Centre for Textile Research

 

Date of this Version

2017

Document Type

Article

Citation

In Textile Terminologies from the Orient to the Mediterranean and Europe, 1000 BC to 1000 AD, ed. Salvatore Gaspa, Cécile Michel, & Marie-Louise Nosch (Lincoln, NE: Zea Books, 2017), pp. 301-320.

doi:10.13014/K2251GB2

Comments

Copyright © 2017 Salvatore Gaspa, Cécile Michel, & Marie-Louise Nosch. Photographs copyright as noted.

Abstract

In Roman Egypt papyrologists and archaeologists sometimes seem to inhabit two different, if parallel, worlds, each apparently unaware of the treasures to be found in the other. This paper, however, is a co-operative venture between an ancient historian with papyrological interests – Kerstin Droß-Krüpe – and an archaeologist – John Peter Wild. In the research field of textiles we overlap, and we want to offer you insights from each of our worlds. At some point in the later 2nd century AD an unnamed magnate in the territory of the Lingones in central Gaul dictated a will in which he stipulated that a number of his prized possessions should be cremated with him on his funeral pyre. Among those listed are vestes polymitae et plumariae. What do these two textile terms mean? And what did the textiles themselves look like? The images in Figures 1 and 2 are our provisional suggestions. The two items shown here are of wool – they are actually from Roman Egypt – and at first glance they look in decorative terms rather similar to one another;4 but the textile in Figure 1 is in taquetévestis polymita, we argue – mechanically woven – while the piece in Figure 2 is in tapestry weave, vestis plumaria, and hand-woven. The structures of the two weaves can be characterised as follows: Tapestry weave, made famous by the Gobelin workshops in Paris, is essentially a mosaic in coloured wool yarns, constructed free-hand, and concealing the underlying warp. The weaver has available on individual spools a selection of dyed yarns which he or she interlaces with the warp threads according to the requirements of the pattern. A distinctive feature of tapestry is the oblique lines or even vertical slits where weft yarns in different colours meet one another and turn back (Fig. 3). Across an area, an accomplished weaver can achieve the subtle, gradual, changes in colour visible in the highest-quality floor and wall-mosaics and in wall painting.
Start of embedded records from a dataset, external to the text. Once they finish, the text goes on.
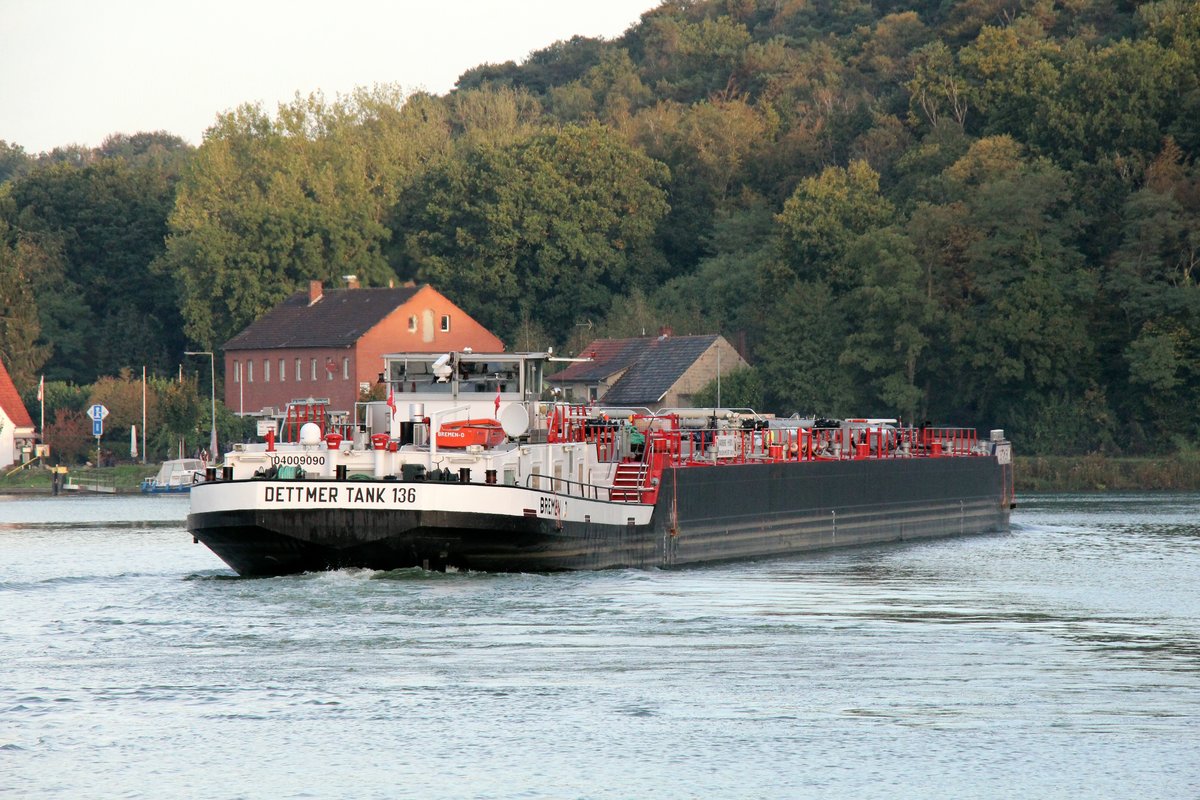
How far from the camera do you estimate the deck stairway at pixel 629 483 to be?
3816cm

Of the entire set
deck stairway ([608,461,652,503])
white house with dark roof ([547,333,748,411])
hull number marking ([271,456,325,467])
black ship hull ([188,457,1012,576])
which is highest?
white house with dark roof ([547,333,748,411])

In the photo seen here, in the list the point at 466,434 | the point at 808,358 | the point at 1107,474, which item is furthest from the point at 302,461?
the point at 808,358

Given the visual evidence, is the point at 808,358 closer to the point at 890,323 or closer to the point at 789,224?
the point at 890,323

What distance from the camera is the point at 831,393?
3580 inches

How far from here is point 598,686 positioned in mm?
23891

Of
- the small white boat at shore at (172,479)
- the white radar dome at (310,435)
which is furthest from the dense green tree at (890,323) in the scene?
the white radar dome at (310,435)

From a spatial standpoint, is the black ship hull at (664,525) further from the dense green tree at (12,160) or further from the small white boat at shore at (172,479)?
the dense green tree at (12,160)

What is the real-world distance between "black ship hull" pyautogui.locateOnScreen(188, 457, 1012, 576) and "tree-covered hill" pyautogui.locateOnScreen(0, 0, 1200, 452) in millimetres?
33781

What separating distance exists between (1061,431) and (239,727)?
69.7 meters

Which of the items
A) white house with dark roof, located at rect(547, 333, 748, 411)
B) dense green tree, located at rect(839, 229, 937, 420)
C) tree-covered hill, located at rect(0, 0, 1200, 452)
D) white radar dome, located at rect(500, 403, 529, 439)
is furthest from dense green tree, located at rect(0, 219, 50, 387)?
white radar dome, located at rect(500, 403, 529, 439)

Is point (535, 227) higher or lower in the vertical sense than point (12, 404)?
higher

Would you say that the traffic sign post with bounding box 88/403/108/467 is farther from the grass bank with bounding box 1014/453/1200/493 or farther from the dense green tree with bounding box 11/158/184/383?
the grass bank with bounding box 1014/453/1200/493

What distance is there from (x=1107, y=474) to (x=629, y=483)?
47.1 meters

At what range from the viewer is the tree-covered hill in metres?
87.8
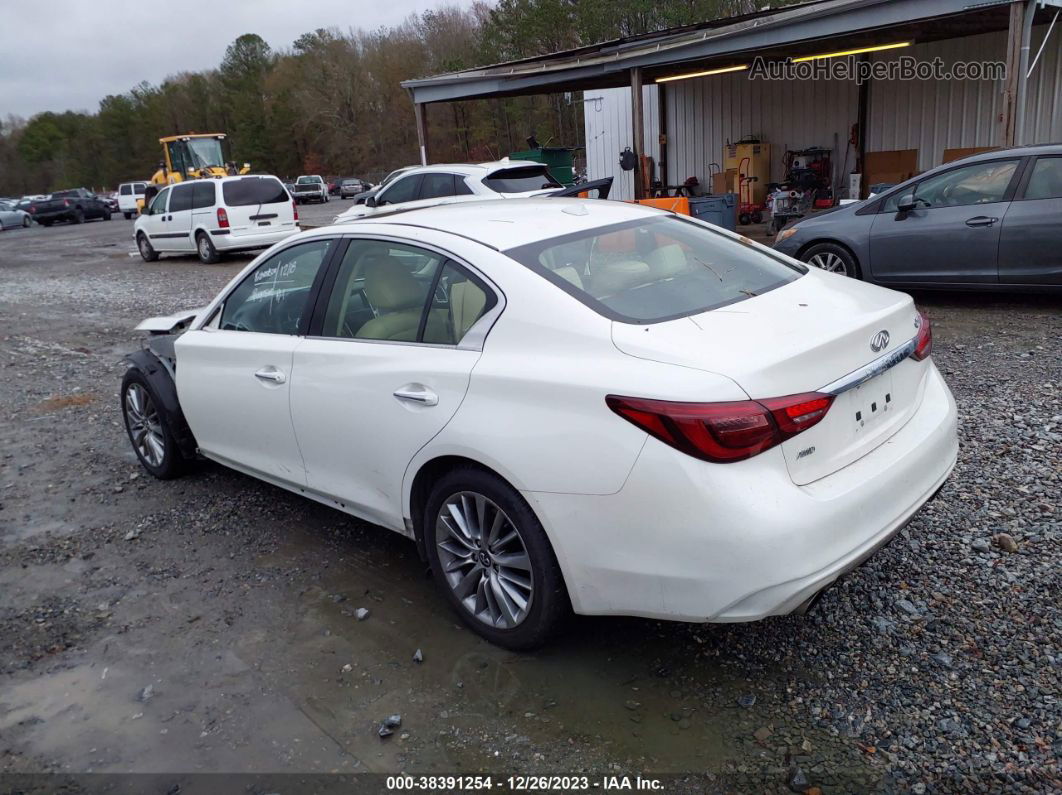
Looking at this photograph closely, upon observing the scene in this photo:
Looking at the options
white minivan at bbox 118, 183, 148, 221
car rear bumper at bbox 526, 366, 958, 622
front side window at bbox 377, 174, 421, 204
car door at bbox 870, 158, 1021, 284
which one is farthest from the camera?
white minivan at bbox 118, 183, 148, 221

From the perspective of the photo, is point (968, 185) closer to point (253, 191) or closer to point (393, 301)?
point (393, 301)

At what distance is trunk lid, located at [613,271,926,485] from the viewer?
Result: 2.67 metres

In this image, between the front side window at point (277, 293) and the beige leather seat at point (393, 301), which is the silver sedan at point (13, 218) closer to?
the front side window at point (277, 293)

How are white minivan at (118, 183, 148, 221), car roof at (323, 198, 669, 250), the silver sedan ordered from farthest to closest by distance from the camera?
white minivan at (118, 183, 148, 221) < the silver sedan < car roof at (323, 198, 669, 250)

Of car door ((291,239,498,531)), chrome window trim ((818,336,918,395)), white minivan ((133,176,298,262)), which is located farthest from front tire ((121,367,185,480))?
white minivan ((133,176,298,262))

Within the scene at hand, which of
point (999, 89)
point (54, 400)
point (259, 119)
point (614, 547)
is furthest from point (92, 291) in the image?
point (259, 119)

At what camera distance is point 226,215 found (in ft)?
55.8

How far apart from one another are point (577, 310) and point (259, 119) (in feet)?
267

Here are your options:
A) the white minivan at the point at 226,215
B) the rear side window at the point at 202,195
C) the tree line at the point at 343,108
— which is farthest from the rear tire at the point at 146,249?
the tree line at the point at 343,108

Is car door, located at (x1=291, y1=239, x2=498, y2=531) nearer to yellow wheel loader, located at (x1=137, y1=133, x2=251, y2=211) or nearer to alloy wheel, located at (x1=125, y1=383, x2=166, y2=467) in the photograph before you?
alloy wheel, located at (x1=125, y1=383, x2=166, y2=467)

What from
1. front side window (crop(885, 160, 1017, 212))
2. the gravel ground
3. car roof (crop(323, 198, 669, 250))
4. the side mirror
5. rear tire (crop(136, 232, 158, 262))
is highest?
car roof (crop(323, 198, 669, 250))

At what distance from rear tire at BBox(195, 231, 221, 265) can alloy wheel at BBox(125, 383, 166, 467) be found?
13.0 m

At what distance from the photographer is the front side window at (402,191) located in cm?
1308

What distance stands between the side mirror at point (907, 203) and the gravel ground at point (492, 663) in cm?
386
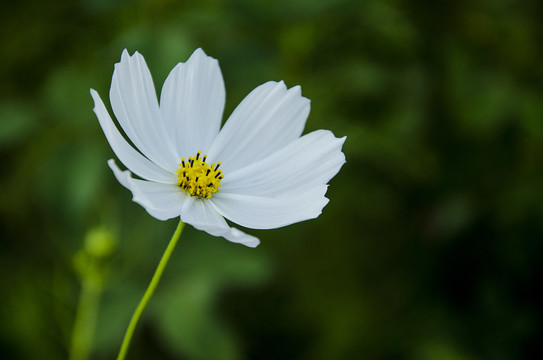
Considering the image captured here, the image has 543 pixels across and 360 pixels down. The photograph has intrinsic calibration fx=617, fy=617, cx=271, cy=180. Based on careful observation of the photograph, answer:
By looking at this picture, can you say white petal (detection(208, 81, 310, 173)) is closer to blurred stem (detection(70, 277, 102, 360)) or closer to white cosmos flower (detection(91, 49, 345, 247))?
white cosmos flower (detection(91, 49, 345, 247))

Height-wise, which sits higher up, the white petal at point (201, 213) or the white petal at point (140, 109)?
Result: the white petal at point (140, 109)

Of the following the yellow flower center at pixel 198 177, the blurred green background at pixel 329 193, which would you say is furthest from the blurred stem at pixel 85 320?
the yellow flower center at pixel 198 177

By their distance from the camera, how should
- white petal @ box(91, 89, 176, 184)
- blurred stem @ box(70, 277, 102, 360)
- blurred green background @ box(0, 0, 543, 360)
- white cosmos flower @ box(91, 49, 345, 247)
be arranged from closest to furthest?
1. white petal @ box(91, 89, 176, 184)
2. white cosmos flower @ box(91, 49, 345, 247)
3. blurred stem @ box(70, 277, 102, 360)
4. blurred green background @ box(0, 0, 543, 360)

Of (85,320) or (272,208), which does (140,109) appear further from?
(85,320)

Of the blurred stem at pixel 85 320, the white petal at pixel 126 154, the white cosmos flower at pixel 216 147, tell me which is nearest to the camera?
the white petal at pixel 126 154

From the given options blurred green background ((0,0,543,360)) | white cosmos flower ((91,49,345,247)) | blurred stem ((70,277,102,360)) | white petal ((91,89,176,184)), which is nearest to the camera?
white petal ((91,89,176,184))

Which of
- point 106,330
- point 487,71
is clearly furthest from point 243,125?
point 487,71

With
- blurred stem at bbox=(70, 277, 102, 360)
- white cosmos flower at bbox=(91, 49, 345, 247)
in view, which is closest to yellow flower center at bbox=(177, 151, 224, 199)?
white cosmos flower at bbox=(91, 49, 345, 247)

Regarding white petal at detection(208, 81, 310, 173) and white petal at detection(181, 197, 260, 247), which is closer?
white petal at detection(181, 197, 260, 247)

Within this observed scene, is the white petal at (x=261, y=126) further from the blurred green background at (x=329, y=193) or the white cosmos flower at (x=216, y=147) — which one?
the blurred green background at (x=329, y=193)
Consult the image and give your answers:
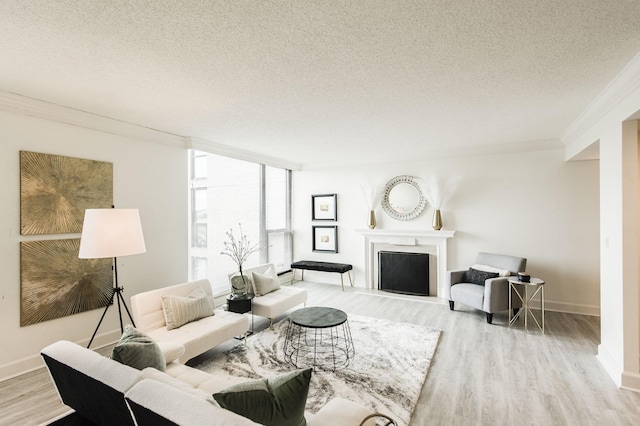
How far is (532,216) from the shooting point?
4.78 m

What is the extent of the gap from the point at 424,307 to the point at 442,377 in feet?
6.95

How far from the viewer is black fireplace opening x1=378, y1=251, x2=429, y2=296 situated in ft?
18.0

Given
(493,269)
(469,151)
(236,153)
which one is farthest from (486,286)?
(236,153)

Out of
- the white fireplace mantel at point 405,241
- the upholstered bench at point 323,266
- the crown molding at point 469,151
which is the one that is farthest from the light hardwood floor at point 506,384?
the crown molding at point 469,151

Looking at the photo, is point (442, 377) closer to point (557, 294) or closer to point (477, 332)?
point (477, 332)

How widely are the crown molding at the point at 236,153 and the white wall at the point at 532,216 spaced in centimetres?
195

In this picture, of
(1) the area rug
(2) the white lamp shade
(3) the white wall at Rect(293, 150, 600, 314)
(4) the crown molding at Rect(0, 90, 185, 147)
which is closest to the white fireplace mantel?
(3) the white wall at Rect(293, 150, 600, 314)

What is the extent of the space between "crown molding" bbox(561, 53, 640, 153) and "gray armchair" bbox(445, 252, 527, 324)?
1.72 m

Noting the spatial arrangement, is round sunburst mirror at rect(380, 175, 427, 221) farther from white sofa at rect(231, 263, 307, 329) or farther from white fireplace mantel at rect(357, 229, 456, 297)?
white sofa at rect(231, 263, 307, 329)

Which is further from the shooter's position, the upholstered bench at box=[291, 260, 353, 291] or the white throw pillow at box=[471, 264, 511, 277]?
the upholstered bench at box=[291, 260, 353, 291]

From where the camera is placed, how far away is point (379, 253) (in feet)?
19.5

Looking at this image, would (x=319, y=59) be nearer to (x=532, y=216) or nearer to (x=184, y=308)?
(x=184, y=308)

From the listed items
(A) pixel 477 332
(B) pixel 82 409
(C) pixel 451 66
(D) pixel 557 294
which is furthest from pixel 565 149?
(B) pixel 82 409

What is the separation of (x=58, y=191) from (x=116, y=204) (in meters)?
0.57
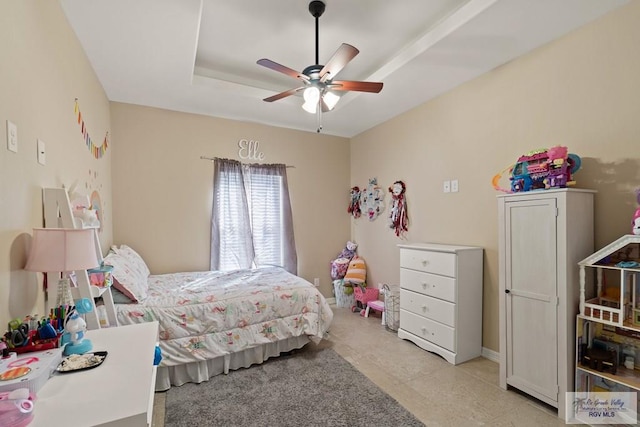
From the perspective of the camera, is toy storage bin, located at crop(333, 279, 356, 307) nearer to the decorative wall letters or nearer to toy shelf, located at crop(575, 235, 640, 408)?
the decorative wall letters

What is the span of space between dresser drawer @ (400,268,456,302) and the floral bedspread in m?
0.92

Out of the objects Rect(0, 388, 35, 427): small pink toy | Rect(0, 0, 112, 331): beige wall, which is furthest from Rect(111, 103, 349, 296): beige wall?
Rect(0, 388, 35, 427): small pink toy

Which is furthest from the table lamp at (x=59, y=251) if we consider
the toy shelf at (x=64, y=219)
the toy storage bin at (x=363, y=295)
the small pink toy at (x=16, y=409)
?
the toy storage bin at (x=363, y=295)

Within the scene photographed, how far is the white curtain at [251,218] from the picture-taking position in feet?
12.4

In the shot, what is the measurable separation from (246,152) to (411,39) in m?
2.38

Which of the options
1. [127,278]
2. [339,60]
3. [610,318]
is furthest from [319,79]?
[610,318]

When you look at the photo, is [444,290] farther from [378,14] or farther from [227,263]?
[227,263]

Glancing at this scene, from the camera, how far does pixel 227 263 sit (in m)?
3.83

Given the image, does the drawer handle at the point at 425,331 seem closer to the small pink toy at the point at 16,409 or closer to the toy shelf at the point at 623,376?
the toy shelf at the point at 623,376

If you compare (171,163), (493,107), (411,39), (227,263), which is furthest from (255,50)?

Taqueté, also known as ‘weft-faced compound tabby’ and in German Leinwandschusskompositbildung, aims for a similar decorative effect, but rarely in more than two colours. It is created mechanically by means of a complex planned sequence of different sheds on the loom, which the weaver memorises. The overall decorative scheme is constructed by repeating a single pattern unit, sometime in mirror image. The weave structure can be recognised by the fact that a weft thread in one colour disappears to the reverse side of the cloth behind an adjacent thread in a different colour as the pattern changes, only to re-appear on the obverse again later when it is required (Fig. 4).

A variety of ancient sources can be deployed to inform discussion and argument about textile structure and terminology. Roman inscriptions and papyri in Greek and Latin are crucial documents, but tend to be laconic: both the writer and the reader knew exactly what was meant by a given technical expression, but we are left in the dark. Authors of classical literature write at greater length, and at first sight more helpfully; but their reliability is variable and often difficult to check. Poets, for example, treat of technical matters with artistic licence, especially when the vocabulary does not fit the metre. Scholars who consult another much-quoted source, the late Roman and early medieval encyclopaedists and glossators like Hesychius and Isidore, are well advised to exercise caution: for such compilers may simply be guessing.

Ancient art, particularly funerary art, is a rich source of textile images, but, taken alone, the latter usually lack the necessary detail for precise technical identification. Surviving archaeological textiles are a relatively new and growing resource, and one might expect to find examples of vestis polymita and plumaria somewhere in the extant textile corpus. Both techniques are described explicitly as woven-in, and not decoration added afterwards, so that narrows the range of possibilities.